Transcript JSON Specification

Transcript data is stored in a single server-side transcript.json file per project. The file is timestamp-based and agnostic to the specific audio it renders against. If the audio is edited without a corresponding transcript update, playback positions will become misaligned. Automatic transcription realigns the transcript but overwrites any manual edits.

Root Keys

key	type	description
`paragraphs`	list	Transcript text, structured as paragraphs → sentences → words
`sectionBreaks`	list	User-defined section markers with timestamps
`annotations`	object	Text annotations (hyperlinks) attached to transcript segments
`notes`	list	Inline notes anchored to timecodes (stage directions, speech labels, editor notes)

All root keys are optional — a file may contain only paragraphs, or only annotations, etc.

`paragraphs`

A list of paragraph objects. Paragraphs are created either manually by the user or automatically based on detected pauses during transcription.
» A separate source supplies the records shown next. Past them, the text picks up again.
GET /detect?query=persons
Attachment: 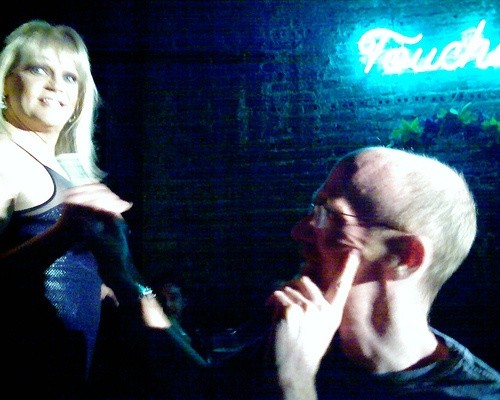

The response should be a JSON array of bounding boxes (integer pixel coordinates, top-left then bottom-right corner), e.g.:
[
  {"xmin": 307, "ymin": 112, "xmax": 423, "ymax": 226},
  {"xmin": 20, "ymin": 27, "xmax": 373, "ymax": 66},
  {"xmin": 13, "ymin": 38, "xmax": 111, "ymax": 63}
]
[
  {"xmin": 0, "ymin": 21, "xmax": 132, "ymax": 400},
  {"xmin": 89, "ymin": 146, "xmax": 499, "ymax": 400}
]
Each paragraph contains one or more sentences; each sentence optionally contains a word-level breakdown.

Paragraph

key	type	description
`speaker`	str	The `speaker_id` associated with this paragraph
`start`	float	Start time of the paragraph in seconds
`end`	float	End time of the paragraph in seconds
`sentences`	list	Ordered list of sentence objects within this paragraph

Sentence

key	type	description
`start`	float	Start time of the sentence in seconds
`end`	float	End time of the sentence in seconds
`text`	str	Full text of the sentence
`words`	list	Word-level breakdown (may be empty; if so, `text` is used as the atomic unit)

Word

key	type	description
`start`	float	Start time of the word in seconds
`end`	float	End time of the word in seconds
`word`	str	The word string
`probability`	float	Confidence score (0–1) for the word's timing/detection

`sectionBreaks`

A list of section break objects. Section numbers are assigned at runtime (sorted by beforeSegStart) and are not stored in the file.

key	type	description
`beforeSegStart`	float	Start time of the first segment in this section. At runtime, the break is positioned immediately before the nearest sentence start. `0` places the break before the very first paragraph.
`name`	str	User-defined label for the section (may be empty string)

`notes`

A list of inline note objects anchored to timecodes. Notes are rendered at the nearest paragraph boundary at or after their timecode. The list is kept sorted by timecode.

key	type	description
`timecode`	float	Position in seconds; the note renders before the first paragraph starting at or after this time
`type`	str	`"stage_direction"` \| `"speech_label"` \| `"editor_note"`
`text`	str	The note text
`public`	bool	`false` = visible to editors only; `true` = visible in presentation view. `"editor_note"` type is always hidden in presentation regardless of this flag.

`annotations`

An object containing text annotations attached to transcript segments. Currently the only annotation type is hyperlinks.

`hyperlinks`

A map from a unique string ID (generated at creation time) to a hyperlink object.

{
  "hyperlinks": {
    "<id>": { ... }
  }
}

Hyperlink object

key	type	description
`url`	str	The destination URL
`name`	str \| null	Display name for the link (null if not set)
`description`	str \| null	Short description shown in the UI (null if not set)
`editorNotes`	str \| null	Private notes visible only in the editor (null if not set)
`segmentIdx`	int	Index of the transcript segment (sentence) this link is anchored to
`charStart`	int	Character offset within the sentence text where the link begins
`charEnd`	int	Character offset within the sentence text where the link ends

Example

{
  "paragraphs": [
    {
      "speaker": "speaker_0",
      "start": 0.0,
      "end": 4.2,
      "sentences": [
        {
          "start": 0.0,
          "end": 4.2,
          "text": "Hello and welcome.",
          "words": [
            { "start": 0.0, "end": 0.5, "word": "Hello",   "probability": 0.99 },
            { "start": 0.6, "end": 0.9, "word": "and",     "probability": 0.98 },
            { "start": 1.0, "end": 1.6, "word": "welcome", "probability": 0.97 }
          ]
        }
      ]
    }
  ],
  "sectionBreaks": [
    { "beforeSegStart": 0, "name": "Introduction" }
  ],
  "notes": [
    { "timecode": 0.0, "type": "stage_direction", "text": "theme music plays", "public": true },
    { "timecode": 1.0, "type": "editor_note", "text": "check audio quality here", "public": false }
  ],
  "annotations": {
    "hyperlinks": {
      "lnk_1714000000000": {
        "url": "https://example.com",
        "name": "Example",
        "description": null,
        "editorNotes": null,
        "segmentIdx": 0,
        "charStart": 10,
        "charEnd": 17
      }
    }
  }
}